▼▼▼
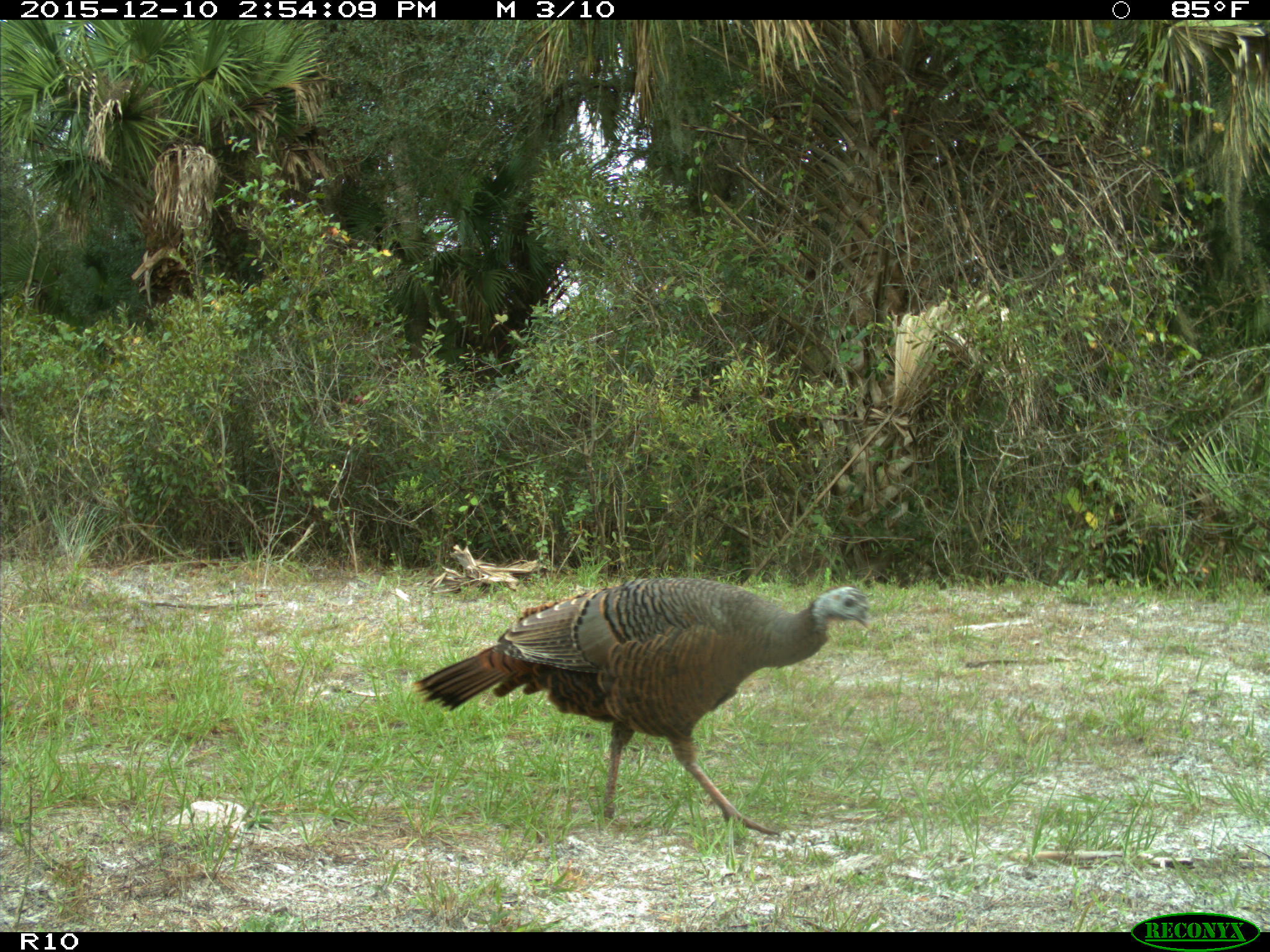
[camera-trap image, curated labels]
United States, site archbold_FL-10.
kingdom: Animalia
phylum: Chordata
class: Aves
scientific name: Aves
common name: birds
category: unidentified bird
▲▲▲
■ **Your task**: An exact retyping of the material, minus the pictures, is the required answer.

■ **Result**:
[camera-trap image, curated labels]
United States, site archbold_FL-10.
kingdom: Animalia
phylum: Chordata
class: Aves
scientific name: Aves
common name: birds
category: unidentified bird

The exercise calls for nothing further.